'''
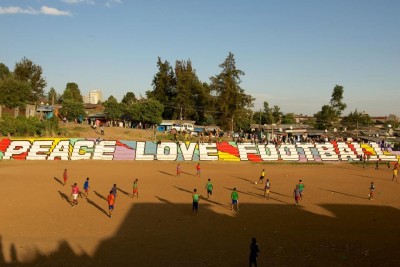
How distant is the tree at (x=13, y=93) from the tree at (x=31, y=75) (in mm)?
11823

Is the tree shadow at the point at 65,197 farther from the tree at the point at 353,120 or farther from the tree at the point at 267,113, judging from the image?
the tree at the point at 267,113

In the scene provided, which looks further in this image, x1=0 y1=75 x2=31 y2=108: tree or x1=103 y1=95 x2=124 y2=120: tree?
x1=103 y1=95 x2=124 y2=120: tree

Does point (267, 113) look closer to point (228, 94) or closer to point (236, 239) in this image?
point (228, 94)

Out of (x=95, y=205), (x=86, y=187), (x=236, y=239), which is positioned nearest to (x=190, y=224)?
(x=236, y=239)

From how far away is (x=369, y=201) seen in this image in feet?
79.2

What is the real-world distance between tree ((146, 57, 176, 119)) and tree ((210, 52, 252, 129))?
14.9 m

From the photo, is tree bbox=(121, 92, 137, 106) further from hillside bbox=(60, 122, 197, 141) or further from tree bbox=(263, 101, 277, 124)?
tree bbox=(263, 101, 277, 124)

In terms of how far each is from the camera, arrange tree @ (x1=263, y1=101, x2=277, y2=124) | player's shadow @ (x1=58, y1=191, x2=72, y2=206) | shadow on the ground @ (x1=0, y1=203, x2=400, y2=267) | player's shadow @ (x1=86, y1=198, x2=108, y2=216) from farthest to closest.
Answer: tree @ (x1=263, y1=101, x2=277, y2=124) → player's shadow @ (x1=58, y1=191, x2=72, y2=206) → player's shadow @ (x1=86, y1=198, x2=108, y2=216) → shadow on the ground @ (x1=0, y1=203, x2=400, y2=267)

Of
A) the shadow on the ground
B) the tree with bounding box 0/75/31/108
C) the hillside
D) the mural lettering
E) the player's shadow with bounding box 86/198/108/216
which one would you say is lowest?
the player's shadow with bounding box 86/198/108/216

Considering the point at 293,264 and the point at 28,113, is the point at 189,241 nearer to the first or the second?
the point at 293,264

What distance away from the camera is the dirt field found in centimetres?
1375

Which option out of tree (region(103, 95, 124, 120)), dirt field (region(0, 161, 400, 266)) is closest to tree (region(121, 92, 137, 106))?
tree (region(103, 95, 124, 120))

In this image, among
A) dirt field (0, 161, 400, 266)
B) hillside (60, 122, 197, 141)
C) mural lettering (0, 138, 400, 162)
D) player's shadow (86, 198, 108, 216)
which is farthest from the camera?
hillside (60, 122, 197, 141)

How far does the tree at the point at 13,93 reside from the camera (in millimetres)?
55562
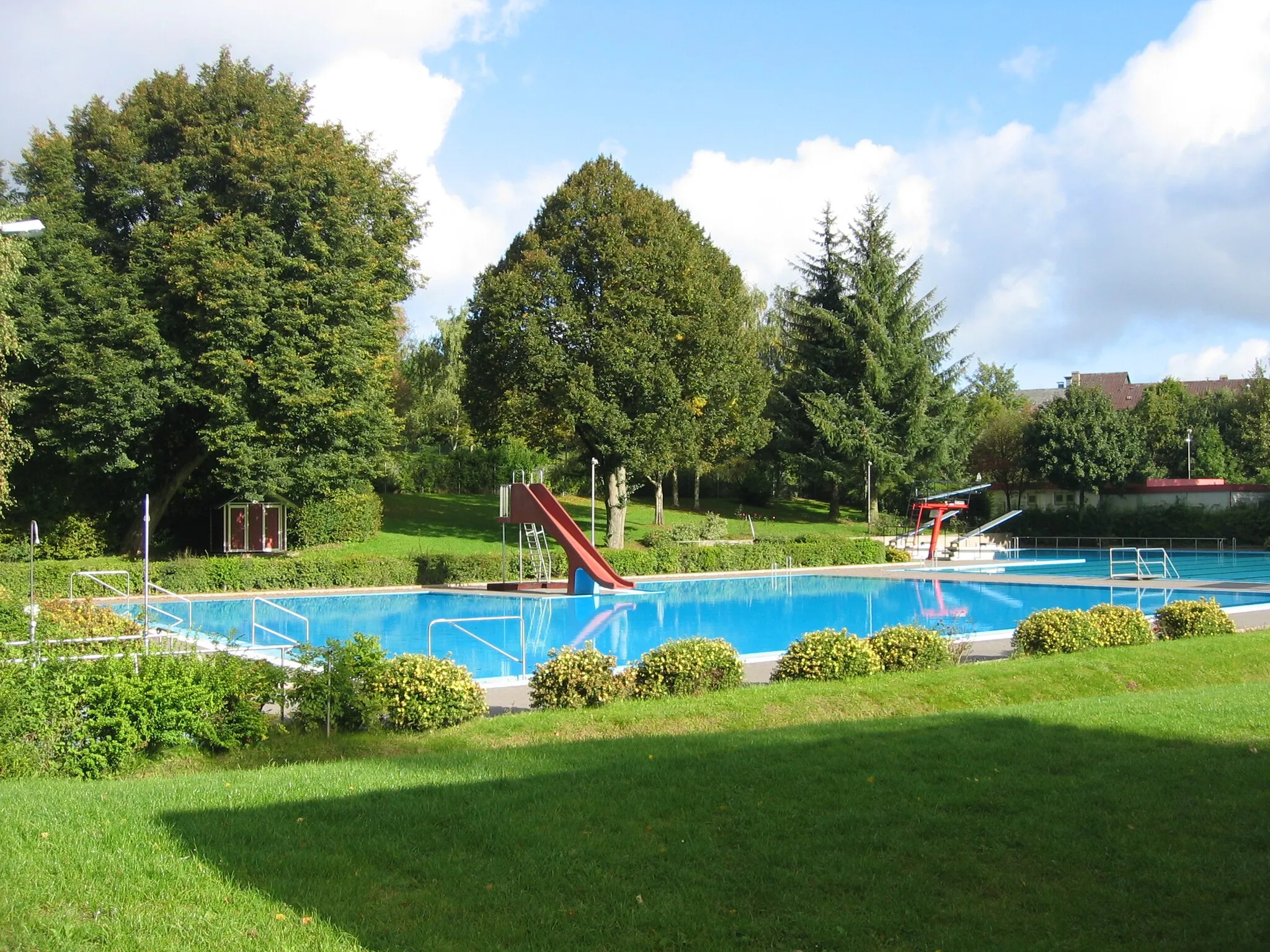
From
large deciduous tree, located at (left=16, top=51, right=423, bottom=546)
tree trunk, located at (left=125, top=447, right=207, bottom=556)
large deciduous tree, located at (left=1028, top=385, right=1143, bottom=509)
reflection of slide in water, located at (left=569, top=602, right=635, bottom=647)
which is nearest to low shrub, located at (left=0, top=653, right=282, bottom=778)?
reflection of slide in water, located at (left=569, top=602, right=635, bottom=647)

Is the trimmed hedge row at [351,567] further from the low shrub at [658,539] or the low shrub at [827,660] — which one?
the low shrub at [827,660]

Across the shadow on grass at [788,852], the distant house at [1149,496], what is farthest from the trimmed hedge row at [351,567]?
the shadow on grass at [788,852]

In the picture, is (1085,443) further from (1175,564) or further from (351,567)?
(351,567)

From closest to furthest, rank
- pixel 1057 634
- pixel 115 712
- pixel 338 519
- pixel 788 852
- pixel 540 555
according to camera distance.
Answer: pixel 788 852
pixel 115 712
pixel 1057 634
pixel 540 555
pixel 338 519

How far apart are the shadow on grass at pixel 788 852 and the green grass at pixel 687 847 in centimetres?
2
'''
> **PROBLEM DETAILS**
Omit the pictures and restate the rest of the records verbatim.

> **COMPLETED EXERCISE**
How distant is the tree at (x=13, y=93) from the tree at (x=31, y=75) (in mm)?
11823

Is the tree shadow at the point at 65,197 farther from the tree at the point at 353,120 or farther from the tree at the point at 267,113, judging from the image?
the tree at the point at 267,113

In the scene provided, which looks further in this image, x1=0 y1=75 x2=31 y2=108: tree or x1=103 y1=95 x2=124 y2=120: tree?
x1=103 y1=95 x2=124 y2=120: tree

Does point (267, 113) look closer to point (228, 94) or closer to point (236, 239) in this image?
point (228, 94)

Out of (x=95, y=205), (x=86, y=187), (x=236, y=239), which is positioned nearest to (x=190, y=224)?
(x=236, y=239)

From how far away is (x=369, y=201) seen in this image in feet?
79.2

What is the real-world distance between tree ((146, 57, 176, 119)) and tree ((210, 52, 252, 129))?
14.9 m

From the photo, is tree bbox=(121, 92, 137, 106) further from hillside bbox=(60, 122, 197, 141) or further from tree bbox=(263, 101, 277, 124)?
tree bbox=(263, 101, 277, 124)

In terms of how far each is from the camera, arrange tree @ (x1=263, y1=101, x2=277, y2=124) | player's shadow @ (x1=58, y1=191, x2=72, y2=206) | shadow on the ground @ (x1=0, y1=203, x2=400, y2=267) | player's shadow @ (x1=86, y1=198, x2=108, y2=216) from farthest to closest.
Answer: tree @ (x1=263, y1=101, x2=277, y2=124) → player's shadow @ (x1=58, y1=191, x2=72, y2=206) → player's shadow @ (x1=86, y1=198, x2=108, y2=216) → shadow on the ground @ (x1=0, y1=203, x2=400, y2=267)

Of
A) the shadow on the ground
B) the tree with bounding box 0/75/31/108
C) the hillside
D) the mural lettering
E) the player's shadow with bounding box 86/198/108/216
which one would you say is lowest?
the player's shadow with bounding box 86/198/108/216

Considering the point at 293,264 and the point at 28,113, is the point at 189,241 nearer to the first or the second?
the point at 293,264

What distance away from the camera is the dirt field found in centimetres?
1375

Which option out of tree (region(103, 95, 124, 120)), dirt field (region(0, 161, 400, 266)) is closest to tree (region(121, 92, 137, 106))?
tree (region(103, 95, 124, 120))

In this image, among
A) dirt field (0, 161, 400, 266)
B) hillside (60, 122, 197, 141)
C) mural lettering (0, 138, 400, 162)
D) player's shadow (86, 198, 108, 216)
which is farthest from the camera?
hillside (60, 122, 197, 141)

How far does the tree at the point at 13,93 reside from the camera (in millimetres)?
55562
From
large deciduous tree, located at (left=16, top=51, right=423, bottom=546)
tree trunk, located at (left=125, top=447, right=207, bottom=556)
large deciduous tree, located at (left=1028, top=385, right=1143, bottom=509)
reflection of slide in water, located at (left=569, top=602, right=635, bottom=647)
which is nearest to low shrub, located at (left=0, top=653, right=282, bottom=778)?
reflection of slide in water, located at (left=569, top=602, right=635, bottom=647)

Is the trimmed hedge row at [351,567] further from the low shrub at [658,539] or the low shrub at [827,660] — which one?
the low shrub at [827,660]

Across the shadow on grass at [788,852], the distant house at [1149,496], what is farthest from the trimmed hedge row at [351,567]?
the shadow on grass at [788,852]

In the picture, is (1085,443) further from (1175,564) or further from (351,567)?
(351,567)

From closest to furthest, rank
- pixel 1057 634
- pixel 115 712
- pixel 338 519
- pixel 788 852
- pixel 540 555
according to camera distance.
Answer: pixel 788 852
pixel 115 712
pixel 1057 634
pixel 540 555
pixel 338 519

How far apart are the shadow on grass at pixel 788 852 and the green grass at pixel 687 847 in centimetres?
2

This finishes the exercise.